## What you are asked to do
Tally the lines below that contain the word "California", then give the tally and nothing more.

(Stored data entries)
Segment Open

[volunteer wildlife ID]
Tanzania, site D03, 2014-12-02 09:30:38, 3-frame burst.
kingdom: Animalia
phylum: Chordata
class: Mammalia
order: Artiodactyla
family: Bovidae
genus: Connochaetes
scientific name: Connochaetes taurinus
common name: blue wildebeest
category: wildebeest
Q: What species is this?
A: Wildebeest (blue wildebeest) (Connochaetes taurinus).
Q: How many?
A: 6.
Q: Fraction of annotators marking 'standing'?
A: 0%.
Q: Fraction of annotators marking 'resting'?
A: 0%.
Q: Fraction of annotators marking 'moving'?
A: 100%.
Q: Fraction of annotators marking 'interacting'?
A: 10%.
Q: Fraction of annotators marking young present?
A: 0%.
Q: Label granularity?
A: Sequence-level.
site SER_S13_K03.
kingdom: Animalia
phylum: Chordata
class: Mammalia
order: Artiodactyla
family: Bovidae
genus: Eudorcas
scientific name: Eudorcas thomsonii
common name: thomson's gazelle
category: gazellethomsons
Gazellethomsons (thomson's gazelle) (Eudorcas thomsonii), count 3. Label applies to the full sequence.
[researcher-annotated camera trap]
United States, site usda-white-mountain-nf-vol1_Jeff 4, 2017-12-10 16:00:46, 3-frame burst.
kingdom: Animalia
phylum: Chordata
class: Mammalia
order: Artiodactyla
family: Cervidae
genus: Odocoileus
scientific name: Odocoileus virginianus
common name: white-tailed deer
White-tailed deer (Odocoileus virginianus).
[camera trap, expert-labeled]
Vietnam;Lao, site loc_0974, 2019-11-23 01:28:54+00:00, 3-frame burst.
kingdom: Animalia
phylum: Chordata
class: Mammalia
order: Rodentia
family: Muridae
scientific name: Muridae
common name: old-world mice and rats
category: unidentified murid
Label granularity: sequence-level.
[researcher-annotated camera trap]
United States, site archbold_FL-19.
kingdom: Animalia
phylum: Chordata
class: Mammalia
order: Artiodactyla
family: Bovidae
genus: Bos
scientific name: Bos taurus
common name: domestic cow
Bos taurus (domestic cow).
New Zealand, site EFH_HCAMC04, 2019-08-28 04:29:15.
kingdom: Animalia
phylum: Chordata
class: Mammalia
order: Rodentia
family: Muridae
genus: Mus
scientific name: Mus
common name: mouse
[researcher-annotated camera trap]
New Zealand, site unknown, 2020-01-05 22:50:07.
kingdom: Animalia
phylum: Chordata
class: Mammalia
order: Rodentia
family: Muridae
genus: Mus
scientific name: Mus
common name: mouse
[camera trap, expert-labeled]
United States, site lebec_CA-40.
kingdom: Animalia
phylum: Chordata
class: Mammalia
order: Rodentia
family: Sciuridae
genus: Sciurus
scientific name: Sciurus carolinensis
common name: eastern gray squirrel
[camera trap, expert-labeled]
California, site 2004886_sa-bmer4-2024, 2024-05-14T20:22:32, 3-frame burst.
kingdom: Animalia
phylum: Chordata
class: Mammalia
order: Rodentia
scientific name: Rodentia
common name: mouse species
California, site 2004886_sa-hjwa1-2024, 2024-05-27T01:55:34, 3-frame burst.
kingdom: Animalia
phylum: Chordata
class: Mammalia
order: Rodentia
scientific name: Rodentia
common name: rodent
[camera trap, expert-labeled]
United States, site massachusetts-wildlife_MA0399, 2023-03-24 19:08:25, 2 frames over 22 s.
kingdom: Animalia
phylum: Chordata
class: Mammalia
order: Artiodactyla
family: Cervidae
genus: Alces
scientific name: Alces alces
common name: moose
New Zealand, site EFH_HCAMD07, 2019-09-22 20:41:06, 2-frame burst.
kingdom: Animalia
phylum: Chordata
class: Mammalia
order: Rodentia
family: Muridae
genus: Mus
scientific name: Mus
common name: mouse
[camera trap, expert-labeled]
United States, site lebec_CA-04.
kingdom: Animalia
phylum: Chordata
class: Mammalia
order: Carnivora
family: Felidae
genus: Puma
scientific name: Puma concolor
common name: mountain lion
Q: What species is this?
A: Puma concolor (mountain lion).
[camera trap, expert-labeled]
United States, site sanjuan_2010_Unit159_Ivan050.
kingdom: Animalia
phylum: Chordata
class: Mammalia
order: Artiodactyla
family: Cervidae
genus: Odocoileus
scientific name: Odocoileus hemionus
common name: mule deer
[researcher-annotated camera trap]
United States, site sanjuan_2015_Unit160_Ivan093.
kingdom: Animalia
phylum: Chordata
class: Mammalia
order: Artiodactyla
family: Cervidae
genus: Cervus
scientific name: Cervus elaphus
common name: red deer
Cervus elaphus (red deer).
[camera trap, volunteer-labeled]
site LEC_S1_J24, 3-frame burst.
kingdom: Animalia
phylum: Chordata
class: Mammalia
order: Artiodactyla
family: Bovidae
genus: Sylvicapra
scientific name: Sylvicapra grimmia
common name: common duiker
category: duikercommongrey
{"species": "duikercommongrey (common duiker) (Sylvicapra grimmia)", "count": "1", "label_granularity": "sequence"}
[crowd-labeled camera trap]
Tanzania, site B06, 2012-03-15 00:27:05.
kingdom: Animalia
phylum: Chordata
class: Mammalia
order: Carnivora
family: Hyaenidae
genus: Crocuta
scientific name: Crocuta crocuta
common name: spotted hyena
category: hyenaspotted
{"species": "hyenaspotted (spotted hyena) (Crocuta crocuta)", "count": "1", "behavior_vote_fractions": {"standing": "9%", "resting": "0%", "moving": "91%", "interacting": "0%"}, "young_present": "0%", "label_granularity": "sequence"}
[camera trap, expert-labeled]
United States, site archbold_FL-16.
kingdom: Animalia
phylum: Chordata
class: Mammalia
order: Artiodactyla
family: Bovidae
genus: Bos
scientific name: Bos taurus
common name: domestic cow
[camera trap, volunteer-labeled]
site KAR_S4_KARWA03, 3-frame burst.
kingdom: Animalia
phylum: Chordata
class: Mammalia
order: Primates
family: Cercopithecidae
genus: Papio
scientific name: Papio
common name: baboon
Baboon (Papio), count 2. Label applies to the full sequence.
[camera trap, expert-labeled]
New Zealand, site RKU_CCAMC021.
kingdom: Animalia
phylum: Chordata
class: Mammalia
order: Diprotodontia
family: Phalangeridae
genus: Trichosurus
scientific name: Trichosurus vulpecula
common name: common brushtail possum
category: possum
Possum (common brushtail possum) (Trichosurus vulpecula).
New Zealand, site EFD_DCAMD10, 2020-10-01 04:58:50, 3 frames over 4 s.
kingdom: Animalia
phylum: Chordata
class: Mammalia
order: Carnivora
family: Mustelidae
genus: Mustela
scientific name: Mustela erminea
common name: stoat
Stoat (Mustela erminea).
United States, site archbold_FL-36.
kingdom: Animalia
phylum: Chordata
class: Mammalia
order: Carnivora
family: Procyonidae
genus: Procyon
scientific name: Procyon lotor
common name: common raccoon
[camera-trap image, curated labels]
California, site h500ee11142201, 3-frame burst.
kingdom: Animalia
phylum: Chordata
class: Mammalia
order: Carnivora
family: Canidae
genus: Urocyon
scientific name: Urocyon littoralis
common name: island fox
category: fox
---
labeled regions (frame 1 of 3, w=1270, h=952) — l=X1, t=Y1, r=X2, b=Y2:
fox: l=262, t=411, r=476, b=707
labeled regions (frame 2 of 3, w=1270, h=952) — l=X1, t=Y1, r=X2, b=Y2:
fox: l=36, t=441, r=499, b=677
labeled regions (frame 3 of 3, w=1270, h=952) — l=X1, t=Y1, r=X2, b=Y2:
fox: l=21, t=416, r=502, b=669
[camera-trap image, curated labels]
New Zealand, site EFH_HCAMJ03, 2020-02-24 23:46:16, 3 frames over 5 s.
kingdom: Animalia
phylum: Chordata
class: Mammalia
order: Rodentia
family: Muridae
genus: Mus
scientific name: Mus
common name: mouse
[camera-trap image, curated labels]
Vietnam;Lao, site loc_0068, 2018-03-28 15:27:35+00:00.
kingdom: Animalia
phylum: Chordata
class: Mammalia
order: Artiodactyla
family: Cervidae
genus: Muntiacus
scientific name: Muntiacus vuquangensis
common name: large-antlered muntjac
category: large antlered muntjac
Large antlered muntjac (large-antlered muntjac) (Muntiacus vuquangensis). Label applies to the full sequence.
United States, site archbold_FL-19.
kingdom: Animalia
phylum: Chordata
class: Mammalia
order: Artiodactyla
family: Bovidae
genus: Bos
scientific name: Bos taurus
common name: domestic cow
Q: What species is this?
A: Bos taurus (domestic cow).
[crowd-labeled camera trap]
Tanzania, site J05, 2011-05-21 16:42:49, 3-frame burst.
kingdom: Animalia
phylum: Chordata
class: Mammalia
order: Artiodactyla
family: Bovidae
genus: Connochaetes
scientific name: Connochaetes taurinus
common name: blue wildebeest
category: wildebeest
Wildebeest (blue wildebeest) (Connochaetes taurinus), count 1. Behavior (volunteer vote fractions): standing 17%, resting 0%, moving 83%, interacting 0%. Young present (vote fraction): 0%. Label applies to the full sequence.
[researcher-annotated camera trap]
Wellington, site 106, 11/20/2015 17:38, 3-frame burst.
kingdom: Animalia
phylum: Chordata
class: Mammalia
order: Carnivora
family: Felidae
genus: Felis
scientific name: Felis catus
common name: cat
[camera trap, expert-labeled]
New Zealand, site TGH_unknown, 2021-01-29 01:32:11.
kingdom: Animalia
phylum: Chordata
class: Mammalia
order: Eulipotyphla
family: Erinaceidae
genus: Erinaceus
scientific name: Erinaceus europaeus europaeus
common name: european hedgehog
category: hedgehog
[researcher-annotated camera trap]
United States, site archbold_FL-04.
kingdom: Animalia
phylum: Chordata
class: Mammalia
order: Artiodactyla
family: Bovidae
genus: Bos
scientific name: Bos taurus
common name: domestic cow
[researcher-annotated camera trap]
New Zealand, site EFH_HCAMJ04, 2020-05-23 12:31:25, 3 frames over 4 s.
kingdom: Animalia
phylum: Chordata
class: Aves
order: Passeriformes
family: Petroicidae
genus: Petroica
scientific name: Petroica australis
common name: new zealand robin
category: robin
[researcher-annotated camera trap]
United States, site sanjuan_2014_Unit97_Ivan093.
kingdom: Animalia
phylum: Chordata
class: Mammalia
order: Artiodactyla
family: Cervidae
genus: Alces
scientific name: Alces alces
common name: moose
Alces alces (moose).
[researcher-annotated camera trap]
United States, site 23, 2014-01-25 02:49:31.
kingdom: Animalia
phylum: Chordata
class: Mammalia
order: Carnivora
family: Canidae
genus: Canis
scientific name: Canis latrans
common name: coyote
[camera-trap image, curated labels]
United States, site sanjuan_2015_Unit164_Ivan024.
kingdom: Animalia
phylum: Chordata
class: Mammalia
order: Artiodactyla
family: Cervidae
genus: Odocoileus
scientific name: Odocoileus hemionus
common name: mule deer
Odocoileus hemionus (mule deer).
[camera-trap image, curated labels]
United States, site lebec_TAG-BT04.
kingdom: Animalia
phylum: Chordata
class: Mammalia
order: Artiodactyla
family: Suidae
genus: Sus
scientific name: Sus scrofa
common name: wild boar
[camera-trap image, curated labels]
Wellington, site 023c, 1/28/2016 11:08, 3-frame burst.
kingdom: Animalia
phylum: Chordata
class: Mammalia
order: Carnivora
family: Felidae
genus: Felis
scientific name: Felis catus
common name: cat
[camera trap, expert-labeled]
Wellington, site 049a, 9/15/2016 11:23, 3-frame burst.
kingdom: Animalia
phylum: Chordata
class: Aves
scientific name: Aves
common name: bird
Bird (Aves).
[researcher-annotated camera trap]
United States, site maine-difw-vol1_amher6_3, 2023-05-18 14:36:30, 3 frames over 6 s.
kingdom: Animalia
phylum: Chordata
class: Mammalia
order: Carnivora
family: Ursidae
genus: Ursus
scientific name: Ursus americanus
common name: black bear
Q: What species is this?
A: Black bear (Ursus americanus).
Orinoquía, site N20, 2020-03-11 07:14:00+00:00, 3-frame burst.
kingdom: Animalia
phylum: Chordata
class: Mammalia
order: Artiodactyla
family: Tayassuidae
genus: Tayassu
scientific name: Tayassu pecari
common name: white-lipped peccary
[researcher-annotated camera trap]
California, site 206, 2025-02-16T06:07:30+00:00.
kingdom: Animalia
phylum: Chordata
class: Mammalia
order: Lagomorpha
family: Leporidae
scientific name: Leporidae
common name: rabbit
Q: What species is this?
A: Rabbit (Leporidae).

Segment Closed

## Completed task
4